— Start Dataset entries —

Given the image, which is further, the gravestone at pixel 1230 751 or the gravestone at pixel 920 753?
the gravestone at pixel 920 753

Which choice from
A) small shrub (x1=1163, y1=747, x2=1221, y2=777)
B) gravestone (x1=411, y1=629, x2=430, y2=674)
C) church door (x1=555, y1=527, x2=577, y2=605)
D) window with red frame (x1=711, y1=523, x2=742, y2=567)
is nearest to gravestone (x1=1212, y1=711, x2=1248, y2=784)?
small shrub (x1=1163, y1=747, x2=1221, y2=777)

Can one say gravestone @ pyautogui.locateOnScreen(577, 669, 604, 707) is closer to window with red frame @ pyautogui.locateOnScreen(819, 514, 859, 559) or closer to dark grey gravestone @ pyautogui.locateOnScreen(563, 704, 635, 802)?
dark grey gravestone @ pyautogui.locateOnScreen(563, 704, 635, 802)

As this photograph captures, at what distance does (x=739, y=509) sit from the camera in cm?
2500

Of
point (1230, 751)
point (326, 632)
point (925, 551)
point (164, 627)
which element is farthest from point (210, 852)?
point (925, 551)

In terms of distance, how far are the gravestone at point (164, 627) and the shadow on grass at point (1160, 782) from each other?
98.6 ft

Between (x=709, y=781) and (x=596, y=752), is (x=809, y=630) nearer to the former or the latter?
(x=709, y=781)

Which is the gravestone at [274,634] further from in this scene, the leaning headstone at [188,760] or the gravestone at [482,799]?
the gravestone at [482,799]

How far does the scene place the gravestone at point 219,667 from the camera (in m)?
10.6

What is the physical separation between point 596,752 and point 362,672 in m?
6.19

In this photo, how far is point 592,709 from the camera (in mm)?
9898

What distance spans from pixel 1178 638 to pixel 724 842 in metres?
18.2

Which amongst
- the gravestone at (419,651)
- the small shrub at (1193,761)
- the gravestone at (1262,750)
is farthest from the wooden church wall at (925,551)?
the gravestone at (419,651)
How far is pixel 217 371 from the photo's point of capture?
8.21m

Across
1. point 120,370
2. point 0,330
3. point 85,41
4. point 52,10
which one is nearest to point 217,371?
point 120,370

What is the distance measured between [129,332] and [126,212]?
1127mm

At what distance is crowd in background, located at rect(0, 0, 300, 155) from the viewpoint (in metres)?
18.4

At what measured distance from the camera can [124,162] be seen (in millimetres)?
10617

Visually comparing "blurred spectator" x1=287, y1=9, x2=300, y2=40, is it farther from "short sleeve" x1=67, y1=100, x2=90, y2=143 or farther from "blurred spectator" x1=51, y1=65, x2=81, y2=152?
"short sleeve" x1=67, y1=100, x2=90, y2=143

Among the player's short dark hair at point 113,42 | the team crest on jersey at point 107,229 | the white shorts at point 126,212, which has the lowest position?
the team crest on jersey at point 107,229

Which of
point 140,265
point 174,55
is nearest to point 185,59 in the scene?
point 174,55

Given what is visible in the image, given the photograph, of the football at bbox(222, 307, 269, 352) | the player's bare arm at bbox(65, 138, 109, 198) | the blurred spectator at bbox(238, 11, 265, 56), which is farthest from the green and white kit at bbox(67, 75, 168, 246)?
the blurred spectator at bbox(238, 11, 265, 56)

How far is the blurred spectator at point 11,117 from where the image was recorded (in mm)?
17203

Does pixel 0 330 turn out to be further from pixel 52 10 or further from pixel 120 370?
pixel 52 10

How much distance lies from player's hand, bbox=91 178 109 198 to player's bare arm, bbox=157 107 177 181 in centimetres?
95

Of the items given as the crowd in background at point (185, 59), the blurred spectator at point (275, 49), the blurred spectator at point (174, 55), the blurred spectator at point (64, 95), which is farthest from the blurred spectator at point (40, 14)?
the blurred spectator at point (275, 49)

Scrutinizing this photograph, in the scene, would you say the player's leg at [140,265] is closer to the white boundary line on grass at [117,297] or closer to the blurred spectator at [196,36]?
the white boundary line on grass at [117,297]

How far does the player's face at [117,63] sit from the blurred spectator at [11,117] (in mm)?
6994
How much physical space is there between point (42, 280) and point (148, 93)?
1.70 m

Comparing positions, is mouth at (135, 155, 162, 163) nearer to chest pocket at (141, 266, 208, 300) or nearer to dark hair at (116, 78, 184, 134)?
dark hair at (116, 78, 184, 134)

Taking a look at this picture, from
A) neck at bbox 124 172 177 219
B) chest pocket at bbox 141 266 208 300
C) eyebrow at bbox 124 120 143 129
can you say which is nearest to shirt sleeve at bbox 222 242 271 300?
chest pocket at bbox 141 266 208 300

— End Dataset entries —

### Problem to solve
Copy out word for word the stretch of items from the line containing "Scrutinizing this photograph, in" through the end of the items.

### Response to this exercise
Scrutinizing this photograph, in the scene, would you say the player's leg at [140,265] is closer to the white boundary line on grass at [117,297] or closer to the blurred spectator at [196,36]?
the white boundary line on grass at [117,297]

How far does the player's face at [117,63] sit from the blurred spectator at [11,117] (in mm)?
6994
How much physical space is there between point (42, 280) and point (148, 93)?
1.70 m

Comparing positions, is mouth at (135, 155, 162, 163) nearer to chest pocket at (141, 266, 208, 300) or nearer to dark hair at (116, 78, 184, 134)?
dark hair at (116, 78, 184, 134)

Taking a look at this picture, from
A) neck at bbox 124 172 177 219
B) chest pocket at bbox 141 266 208 300
C) eyebrow at bbox 124 120 143 129
can you say which is nearest to shirt sleeve at bbox 222 242 271 300?
chest pocket at bbox 141 266 208 300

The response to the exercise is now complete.